Each individual clock is an out-of-equilibrium system that dissipates energy, as do the exchange reactions. The authors demonstrated that the thermodynamic rate of entropy production that quantifies energy dissipation can be decomposed into two terms: one related to reactions that change the phase of an individual clock and the other related to exchange reactions. Crucially, the authors found that the part of the energy dissipation that is associated with exchange reactions must be above a critical value for synchronization to occur. They also calculated the minimal amount of energy dissipation that is necessary to achieve a certain level of synchronization.

Besides this first exactly solvable model, Zhang and co-workers also analysed a model inspired by the Kai system. The results concerning the relation between synchronization and energy dissipation are similar to those obtained for the first model, which leads to the following interesting speculation: as the amount of hydrolysed ATP found per KaiC molecule in a period of oscillation is larger than the amount of ATP consumed in the cycles of all KaiC taken together, the extra ATP may be used to power synchronization.

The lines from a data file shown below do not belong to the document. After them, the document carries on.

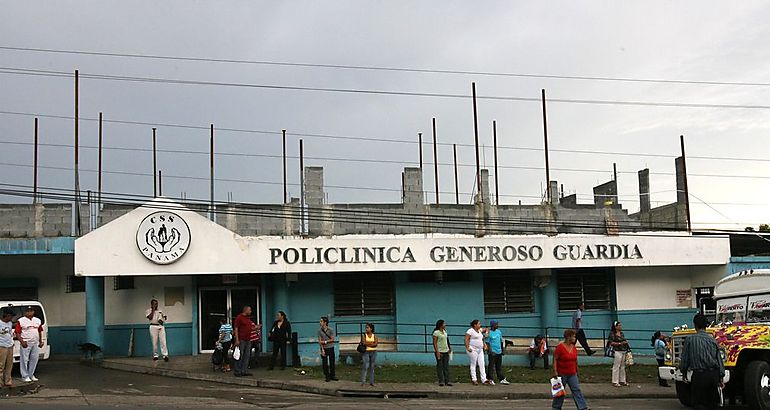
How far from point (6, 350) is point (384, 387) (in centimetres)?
834

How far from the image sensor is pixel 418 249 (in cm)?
2605

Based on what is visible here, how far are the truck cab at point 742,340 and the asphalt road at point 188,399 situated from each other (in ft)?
4.40

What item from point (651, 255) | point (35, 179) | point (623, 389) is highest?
point (35, 179)

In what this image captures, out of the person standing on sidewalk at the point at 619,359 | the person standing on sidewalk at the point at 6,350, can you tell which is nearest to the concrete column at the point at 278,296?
the person standing on sidewalk at the point at 6,350

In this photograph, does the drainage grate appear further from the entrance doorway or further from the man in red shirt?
the entrance doorway

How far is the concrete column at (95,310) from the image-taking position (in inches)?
965

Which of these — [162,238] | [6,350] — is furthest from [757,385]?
[162,238]

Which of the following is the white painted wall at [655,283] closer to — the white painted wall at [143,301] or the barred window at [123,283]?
the white painted wall at [143,301]

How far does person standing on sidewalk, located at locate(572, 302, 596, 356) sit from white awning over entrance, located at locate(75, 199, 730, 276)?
61.9 inches

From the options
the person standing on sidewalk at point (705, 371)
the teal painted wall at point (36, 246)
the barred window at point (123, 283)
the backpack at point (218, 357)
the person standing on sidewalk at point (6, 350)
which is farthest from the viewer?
the barred window at point (123, 283)

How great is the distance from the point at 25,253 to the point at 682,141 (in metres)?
23.6

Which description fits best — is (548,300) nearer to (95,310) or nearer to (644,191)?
(644,191)

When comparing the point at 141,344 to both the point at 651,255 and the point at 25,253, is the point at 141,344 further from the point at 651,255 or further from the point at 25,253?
the point at 651,255

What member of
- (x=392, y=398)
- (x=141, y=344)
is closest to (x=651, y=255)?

This work opens the door for future experiments to confirm if ATP is indeed consumed for the synchronization in the Kai system, which would provide a beautiful connection between biophysics theory and experiment. The mechanism for synchronization in the model by Zhang and co-workers is different from the one in the Kuramoto model, and it would be interesting to investigate the differences and similarities of the synchronization transition between the two models. A better microscopic understanding of the model introduced by Zhang and co-workers, with a precise identification of the thermodynamic force that drives the cycles with exchange reactions, remains an open issue.

Unravelling the relation between energy dissipation and the performance of small biochemical systems is an ambitious goal. But a more complete picture of this relation can help us understand the evolution of biochemical networks and can provide us with recipes to build synthetic systems that can perform a biochemical task in an optimal way.